El tarot y la charlatanería

Jesús Arceo Levario.-

Queridos amigos, les dejo estas ideas y consejos para que no se dejen engañar cuando tengan una lectura de tarot, ya sea por propia iniciativa o en su defecto, que llegue dicha lectura sin ser pedida.

El ideal de un tarotista ante los ojos que pide ayuda, es que sea una persona que más que recordarnos cosas negativas o situaciones siniestras por devenir, nos guíe en forma positiva, inclusive hasta terapéutica, independientemente de las circunstancias; que nos dé respuesta a nuestras dudas y problemáticas con energía estancada que en ese momento nos rodea.

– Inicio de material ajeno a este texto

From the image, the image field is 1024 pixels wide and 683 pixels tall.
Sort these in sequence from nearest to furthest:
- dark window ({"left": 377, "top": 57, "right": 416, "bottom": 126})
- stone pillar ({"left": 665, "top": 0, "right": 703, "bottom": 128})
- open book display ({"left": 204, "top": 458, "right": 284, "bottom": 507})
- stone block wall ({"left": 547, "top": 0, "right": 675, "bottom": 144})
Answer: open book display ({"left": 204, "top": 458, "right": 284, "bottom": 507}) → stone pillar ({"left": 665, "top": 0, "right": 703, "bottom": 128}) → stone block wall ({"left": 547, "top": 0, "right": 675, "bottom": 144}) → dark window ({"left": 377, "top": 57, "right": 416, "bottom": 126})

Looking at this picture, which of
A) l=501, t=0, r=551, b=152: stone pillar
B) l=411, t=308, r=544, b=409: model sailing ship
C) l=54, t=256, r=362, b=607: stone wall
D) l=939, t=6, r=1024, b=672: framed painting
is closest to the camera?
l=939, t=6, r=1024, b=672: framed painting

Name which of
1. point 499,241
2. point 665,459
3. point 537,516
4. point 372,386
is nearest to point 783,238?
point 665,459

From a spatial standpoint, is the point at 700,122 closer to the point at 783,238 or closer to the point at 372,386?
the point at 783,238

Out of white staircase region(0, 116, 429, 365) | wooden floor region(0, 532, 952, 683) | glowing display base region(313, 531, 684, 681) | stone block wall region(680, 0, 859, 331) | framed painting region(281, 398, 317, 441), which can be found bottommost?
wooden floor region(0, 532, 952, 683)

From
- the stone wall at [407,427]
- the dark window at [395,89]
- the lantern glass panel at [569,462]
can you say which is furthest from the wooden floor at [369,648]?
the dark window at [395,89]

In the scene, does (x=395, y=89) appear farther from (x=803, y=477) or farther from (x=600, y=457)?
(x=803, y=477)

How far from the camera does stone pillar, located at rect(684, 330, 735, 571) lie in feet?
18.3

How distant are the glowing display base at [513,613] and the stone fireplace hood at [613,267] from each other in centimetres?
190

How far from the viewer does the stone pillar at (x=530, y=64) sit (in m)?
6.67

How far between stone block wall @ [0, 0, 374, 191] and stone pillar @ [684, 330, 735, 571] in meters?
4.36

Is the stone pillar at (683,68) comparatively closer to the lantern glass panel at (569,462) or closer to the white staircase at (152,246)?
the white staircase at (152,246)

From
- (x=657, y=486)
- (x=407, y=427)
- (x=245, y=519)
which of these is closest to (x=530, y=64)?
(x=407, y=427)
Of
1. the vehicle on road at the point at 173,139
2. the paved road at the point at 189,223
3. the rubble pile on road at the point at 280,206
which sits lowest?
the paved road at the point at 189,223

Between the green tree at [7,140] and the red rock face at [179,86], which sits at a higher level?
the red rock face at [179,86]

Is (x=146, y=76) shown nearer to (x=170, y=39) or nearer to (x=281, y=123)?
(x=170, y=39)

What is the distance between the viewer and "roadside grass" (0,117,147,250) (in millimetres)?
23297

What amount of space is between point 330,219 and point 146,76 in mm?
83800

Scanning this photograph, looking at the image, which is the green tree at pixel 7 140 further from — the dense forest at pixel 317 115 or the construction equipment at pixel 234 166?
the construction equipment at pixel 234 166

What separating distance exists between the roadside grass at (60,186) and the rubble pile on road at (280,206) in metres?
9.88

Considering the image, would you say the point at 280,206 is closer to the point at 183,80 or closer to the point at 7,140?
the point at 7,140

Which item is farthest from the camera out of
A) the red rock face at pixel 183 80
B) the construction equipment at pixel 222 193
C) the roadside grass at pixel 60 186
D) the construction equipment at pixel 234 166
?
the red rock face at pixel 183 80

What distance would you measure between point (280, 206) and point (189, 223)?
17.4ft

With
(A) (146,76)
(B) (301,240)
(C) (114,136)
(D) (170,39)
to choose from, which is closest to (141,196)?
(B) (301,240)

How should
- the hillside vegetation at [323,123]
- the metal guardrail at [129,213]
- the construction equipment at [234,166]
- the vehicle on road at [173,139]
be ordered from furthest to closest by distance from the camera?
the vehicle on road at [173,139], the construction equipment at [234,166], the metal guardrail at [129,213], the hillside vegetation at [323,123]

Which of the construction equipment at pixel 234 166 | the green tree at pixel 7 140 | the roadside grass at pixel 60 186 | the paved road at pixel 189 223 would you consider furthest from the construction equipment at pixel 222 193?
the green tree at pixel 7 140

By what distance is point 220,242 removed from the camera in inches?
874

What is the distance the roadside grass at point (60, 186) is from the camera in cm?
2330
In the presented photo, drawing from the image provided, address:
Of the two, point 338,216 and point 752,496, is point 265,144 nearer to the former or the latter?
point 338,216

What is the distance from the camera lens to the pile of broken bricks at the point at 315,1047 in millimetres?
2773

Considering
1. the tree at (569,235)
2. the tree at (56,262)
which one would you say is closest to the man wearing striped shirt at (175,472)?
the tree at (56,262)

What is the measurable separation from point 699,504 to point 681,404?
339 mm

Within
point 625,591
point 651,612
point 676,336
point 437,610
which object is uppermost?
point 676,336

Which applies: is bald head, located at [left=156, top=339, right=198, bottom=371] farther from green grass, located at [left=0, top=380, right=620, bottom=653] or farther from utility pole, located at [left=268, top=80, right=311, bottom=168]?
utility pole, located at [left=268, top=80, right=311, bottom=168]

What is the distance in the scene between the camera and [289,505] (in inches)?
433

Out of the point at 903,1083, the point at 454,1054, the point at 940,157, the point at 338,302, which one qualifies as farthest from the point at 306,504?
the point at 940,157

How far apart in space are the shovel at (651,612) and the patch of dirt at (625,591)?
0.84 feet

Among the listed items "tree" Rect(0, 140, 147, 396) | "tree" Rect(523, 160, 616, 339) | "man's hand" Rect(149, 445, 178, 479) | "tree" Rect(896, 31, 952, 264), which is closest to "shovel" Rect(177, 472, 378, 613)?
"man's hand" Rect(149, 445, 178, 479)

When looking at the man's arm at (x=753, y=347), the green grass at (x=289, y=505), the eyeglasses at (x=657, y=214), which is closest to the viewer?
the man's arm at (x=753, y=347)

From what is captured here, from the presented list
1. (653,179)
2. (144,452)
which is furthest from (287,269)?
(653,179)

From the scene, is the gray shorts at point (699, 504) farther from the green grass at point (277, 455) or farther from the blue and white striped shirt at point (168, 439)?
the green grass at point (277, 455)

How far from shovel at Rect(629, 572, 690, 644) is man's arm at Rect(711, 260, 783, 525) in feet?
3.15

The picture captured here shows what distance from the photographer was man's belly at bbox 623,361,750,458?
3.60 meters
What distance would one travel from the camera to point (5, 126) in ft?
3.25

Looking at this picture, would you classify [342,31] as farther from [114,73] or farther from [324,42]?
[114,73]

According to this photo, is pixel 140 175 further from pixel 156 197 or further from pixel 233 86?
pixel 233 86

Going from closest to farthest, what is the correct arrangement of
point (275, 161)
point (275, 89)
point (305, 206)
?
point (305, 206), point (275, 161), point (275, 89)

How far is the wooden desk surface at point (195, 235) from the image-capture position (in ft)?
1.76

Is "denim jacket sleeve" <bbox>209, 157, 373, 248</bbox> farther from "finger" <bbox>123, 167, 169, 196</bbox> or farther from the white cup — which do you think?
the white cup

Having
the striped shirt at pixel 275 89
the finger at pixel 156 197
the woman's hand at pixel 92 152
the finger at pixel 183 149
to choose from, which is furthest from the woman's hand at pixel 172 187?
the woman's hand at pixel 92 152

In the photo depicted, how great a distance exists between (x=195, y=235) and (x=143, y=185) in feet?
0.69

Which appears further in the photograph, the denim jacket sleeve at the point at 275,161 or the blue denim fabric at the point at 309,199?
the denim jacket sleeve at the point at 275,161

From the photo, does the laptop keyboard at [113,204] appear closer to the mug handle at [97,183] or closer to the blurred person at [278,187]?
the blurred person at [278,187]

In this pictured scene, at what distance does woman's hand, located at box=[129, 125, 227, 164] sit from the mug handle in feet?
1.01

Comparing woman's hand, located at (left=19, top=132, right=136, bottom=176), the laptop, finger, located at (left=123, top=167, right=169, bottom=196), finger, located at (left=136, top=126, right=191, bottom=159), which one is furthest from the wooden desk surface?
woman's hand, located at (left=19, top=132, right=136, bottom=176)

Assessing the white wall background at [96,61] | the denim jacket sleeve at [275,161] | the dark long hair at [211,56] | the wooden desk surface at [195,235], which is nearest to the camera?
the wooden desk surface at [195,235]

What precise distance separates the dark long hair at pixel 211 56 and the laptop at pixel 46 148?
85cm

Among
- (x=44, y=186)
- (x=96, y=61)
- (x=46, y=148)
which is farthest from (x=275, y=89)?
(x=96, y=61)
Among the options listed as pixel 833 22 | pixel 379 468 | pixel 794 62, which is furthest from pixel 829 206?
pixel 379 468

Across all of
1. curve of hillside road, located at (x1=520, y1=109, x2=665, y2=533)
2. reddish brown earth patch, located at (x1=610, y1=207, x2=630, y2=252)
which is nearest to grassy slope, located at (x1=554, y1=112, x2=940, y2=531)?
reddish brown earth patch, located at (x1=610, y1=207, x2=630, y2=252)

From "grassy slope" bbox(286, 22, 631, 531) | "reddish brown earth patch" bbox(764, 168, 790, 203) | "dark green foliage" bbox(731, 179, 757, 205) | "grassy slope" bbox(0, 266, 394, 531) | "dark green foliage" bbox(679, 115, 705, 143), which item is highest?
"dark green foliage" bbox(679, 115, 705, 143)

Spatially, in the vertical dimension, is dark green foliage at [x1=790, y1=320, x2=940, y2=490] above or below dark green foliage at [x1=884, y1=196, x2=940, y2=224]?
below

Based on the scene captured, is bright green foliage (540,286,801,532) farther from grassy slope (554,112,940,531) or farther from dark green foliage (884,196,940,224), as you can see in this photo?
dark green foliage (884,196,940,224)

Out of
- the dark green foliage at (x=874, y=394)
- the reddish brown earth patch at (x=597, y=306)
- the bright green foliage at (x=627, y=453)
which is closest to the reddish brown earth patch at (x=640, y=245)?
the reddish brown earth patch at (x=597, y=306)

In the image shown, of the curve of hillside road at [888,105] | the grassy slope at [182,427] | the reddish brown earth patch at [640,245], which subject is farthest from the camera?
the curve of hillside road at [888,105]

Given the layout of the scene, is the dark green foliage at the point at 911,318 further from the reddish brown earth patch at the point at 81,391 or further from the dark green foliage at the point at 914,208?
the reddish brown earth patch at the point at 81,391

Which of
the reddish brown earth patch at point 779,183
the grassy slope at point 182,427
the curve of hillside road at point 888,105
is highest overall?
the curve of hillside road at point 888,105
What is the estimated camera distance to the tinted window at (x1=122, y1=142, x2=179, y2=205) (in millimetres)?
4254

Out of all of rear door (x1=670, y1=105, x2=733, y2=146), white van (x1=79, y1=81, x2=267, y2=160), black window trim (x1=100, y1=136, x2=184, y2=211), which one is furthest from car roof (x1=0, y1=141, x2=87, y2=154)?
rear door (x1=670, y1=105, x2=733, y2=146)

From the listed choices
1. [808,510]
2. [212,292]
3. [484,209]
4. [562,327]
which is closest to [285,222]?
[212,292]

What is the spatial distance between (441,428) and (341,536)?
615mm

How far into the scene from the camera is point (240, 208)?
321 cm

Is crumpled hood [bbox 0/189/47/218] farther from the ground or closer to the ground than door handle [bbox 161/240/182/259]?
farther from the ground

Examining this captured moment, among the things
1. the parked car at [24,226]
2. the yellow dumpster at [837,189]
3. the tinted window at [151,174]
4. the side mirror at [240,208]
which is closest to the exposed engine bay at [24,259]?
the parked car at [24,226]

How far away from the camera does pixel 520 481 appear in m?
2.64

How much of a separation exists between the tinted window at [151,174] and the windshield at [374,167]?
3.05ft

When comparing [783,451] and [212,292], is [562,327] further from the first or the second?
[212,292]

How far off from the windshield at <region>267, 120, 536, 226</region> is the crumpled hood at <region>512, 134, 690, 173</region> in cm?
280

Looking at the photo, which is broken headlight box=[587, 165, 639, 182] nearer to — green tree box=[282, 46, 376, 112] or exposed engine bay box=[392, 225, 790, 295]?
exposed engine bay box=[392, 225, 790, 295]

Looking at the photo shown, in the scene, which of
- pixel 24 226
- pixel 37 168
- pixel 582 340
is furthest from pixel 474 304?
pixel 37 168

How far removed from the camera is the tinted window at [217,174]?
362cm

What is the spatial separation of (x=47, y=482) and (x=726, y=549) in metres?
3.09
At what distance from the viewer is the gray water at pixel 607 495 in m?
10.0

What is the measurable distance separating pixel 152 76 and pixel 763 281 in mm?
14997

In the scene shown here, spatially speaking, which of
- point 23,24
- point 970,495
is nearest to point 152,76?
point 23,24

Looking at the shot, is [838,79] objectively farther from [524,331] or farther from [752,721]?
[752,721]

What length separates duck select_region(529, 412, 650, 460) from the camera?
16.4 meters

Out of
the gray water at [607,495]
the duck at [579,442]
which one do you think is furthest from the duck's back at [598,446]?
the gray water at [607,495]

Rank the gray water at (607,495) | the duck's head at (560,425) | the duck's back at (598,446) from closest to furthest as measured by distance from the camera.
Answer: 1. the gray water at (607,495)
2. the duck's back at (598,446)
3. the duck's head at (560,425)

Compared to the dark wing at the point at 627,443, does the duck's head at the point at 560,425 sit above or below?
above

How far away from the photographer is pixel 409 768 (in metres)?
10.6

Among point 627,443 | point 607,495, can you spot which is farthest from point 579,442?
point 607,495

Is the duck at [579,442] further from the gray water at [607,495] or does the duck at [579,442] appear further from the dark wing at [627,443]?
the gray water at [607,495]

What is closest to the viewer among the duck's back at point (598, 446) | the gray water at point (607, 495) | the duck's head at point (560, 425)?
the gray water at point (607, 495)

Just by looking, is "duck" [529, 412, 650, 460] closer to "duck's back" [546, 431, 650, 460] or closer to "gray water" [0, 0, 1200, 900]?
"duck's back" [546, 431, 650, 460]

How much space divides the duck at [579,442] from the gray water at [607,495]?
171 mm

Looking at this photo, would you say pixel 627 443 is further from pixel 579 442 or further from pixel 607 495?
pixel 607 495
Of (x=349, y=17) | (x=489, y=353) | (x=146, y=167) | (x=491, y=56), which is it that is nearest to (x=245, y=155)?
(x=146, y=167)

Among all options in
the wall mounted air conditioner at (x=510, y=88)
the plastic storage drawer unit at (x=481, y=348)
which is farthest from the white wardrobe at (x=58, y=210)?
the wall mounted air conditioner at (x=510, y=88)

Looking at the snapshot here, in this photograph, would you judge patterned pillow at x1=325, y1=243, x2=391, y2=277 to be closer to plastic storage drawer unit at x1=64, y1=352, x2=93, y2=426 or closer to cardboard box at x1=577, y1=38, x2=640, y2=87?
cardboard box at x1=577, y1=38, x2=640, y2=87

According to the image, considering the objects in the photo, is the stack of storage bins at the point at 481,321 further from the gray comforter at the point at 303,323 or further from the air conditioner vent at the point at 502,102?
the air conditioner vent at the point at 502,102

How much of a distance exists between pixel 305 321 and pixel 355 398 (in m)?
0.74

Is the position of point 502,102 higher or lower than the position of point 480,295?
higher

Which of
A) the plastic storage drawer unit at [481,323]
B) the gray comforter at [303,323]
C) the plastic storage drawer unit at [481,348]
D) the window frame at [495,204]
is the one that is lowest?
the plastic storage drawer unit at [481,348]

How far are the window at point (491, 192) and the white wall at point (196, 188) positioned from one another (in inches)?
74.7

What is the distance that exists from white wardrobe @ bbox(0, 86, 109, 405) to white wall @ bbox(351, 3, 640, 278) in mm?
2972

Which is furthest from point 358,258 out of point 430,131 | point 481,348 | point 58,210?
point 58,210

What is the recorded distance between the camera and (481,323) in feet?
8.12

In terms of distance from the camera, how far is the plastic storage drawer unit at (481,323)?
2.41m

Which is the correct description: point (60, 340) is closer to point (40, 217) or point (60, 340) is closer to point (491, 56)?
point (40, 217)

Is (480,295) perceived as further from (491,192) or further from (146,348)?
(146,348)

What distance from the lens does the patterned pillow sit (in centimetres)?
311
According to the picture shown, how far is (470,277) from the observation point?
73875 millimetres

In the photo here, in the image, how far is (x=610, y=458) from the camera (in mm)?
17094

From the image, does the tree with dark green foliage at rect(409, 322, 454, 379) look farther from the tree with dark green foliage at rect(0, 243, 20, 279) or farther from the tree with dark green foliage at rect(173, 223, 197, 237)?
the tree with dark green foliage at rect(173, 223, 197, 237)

Primero hay que observar el grado de vulnerabilidad que presentamos nosotros como consultantes en el momento de confiar en la lectura de las cartas de tarot. Usualmente la persona que se va a leer el tarot va lleno de dudas y miedos que lo hacen ser presa fácil ante influencias sin escrúpulos, que pueden alterar el destino del consultante.

El poder del tarot reside en que a través de sus símbolos y arquetipos  es una verdadera llave del inconsciente, y que se puede manejar a las personas muy fácilmente. En la lectura del tarot es importante el grado de conocimiento que tiene el tarotista acerca de la naturaleza humana.

Se pueden olvidar muchas cosas durante la lectura de tarot; menos lo que me dijo la señora o el señor cuando me fui a leer las cartas; y sobre todo sí se hace mucho énfasis en detalles negativos…” dicen los consultantes.

Por lo tanto, el tarot es una herramienta  que merece un profundo respeto. Es la llave que nos abre el umbral de nuestro inconsciente, que nos permite el poder de auto conocernos y nos guía de  forma orientada en nuestra vida.

Es por esto la importancia que tiene quien nos lea el tarot, entendiendo que nosotros le estamos entregando parte de nuestra privacidad a la persona que lo lee.

Toma este consejo para seguir consultando: el ideal es que sea una persona que más que recordarnos cosas negativas, nos guíe en forma positiva brindándonos elementos  verdaderamente positivos para un futuro que, a la alarga, construimos nosotros mismos.

Además el tarotista siempre nos debe de brindar su ayuda después de la lectura sin que busque un reconocimiento, y mucho menos una remuneración económica extra.

Así que toma estos consejos:

– Cuidémonos de personas impositivas que nos hacen sentir miedo o que nos comentan detalles de muy mala vibra o negatividad que no están presentes en la vida del consultante. Todos pasamos por una serie de tribulaciones en la vida, pero simplemente son aprendizajes para evolucionar y no maldiciones divinas encomendadas por Dios, la vida o la energía del universo.

Querido amigo consultante, desconfiemos de los que quieren  hacernos creer que estamos presos por males o maleficios, cuando en el fondo son simplemente situaciones de actitud.

– Aléjate de ignorantes que pregonan la muerte de  seres queridos, ya que el tarot no determina la fecha y mucho menos quien va a morir. Entendamos también que el tarotista es un ser humano que puede  equivocarse y también está teñido por sus propias creencias que pueden influirnos sobre lo que él cree.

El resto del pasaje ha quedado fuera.